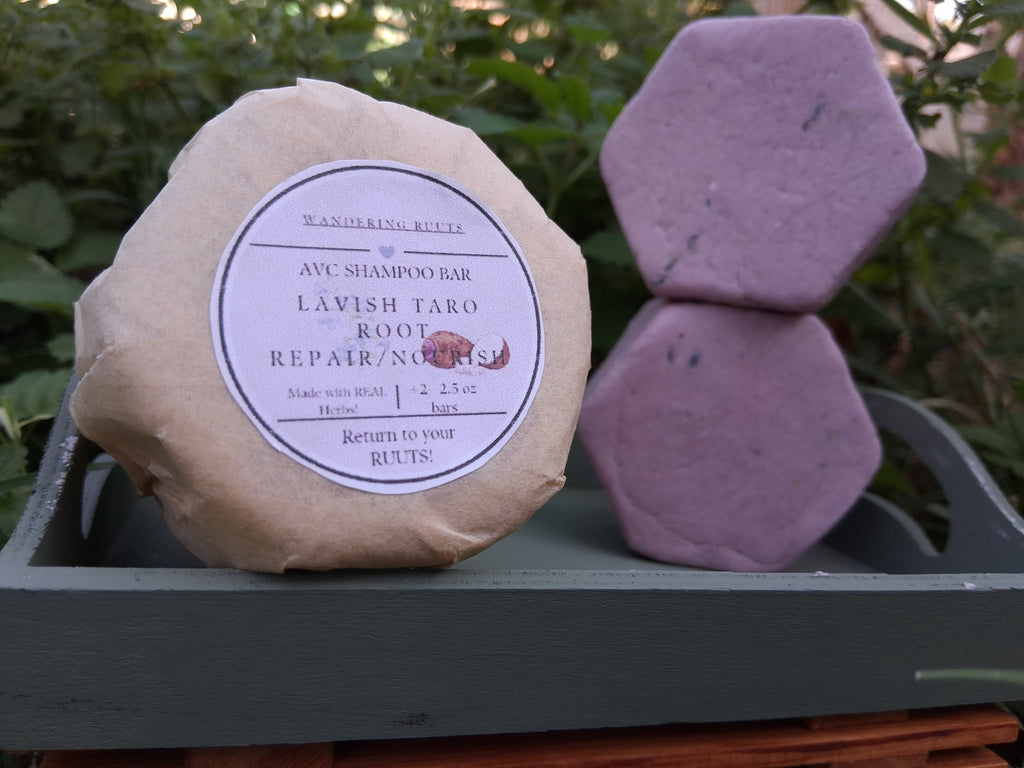 ACV Shampoo Bars: Lavish Taro Root (2-pk of 2.5oz bars) *Taro Root-based*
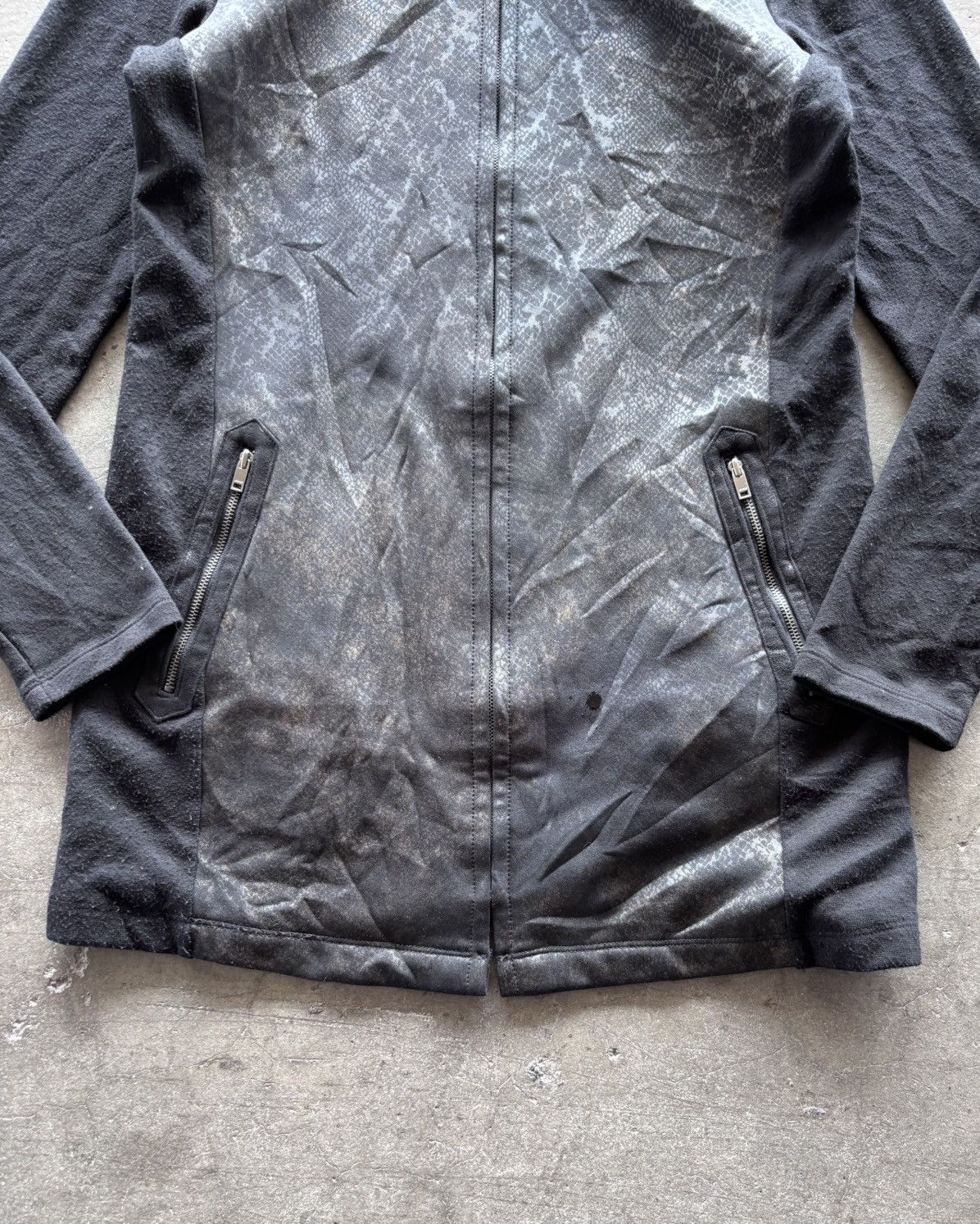 If Six Was Nine × Japanese Brand × Le Grande Bleu (L.G.B.) 14th Addiction Ifsixwasnine Snake Skin Hoodie Size US M / EU 48-50 / 2 - 2 Thumbnail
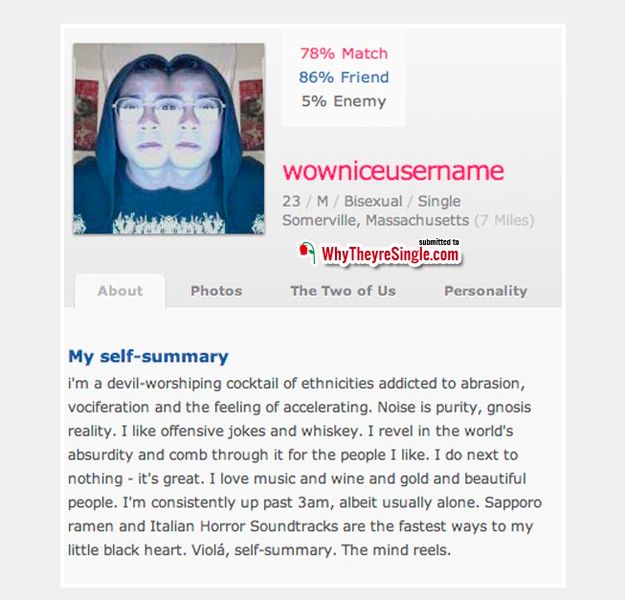 bios for dating sites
^^^^^^^^^^^^^^^^
* _WHAT YOU NEED TO DO_
Leave every picture out, and transcribe the data above exactly as it reads.

* _COMPLETED TASK_
 ACV Shampoo Bars: Lavish Taro Root (2-pk of 2.5oz bars) *Taro Root-based*
 If Six Was Nine × Japanese Brand × Le Grande Bleu (L.G.B.) 14th Addiction Ifsixwasnine Snake Skin Hoodie Size US M / EU 48-50 / 2 - 2 Thumbnail
 bios for dating sites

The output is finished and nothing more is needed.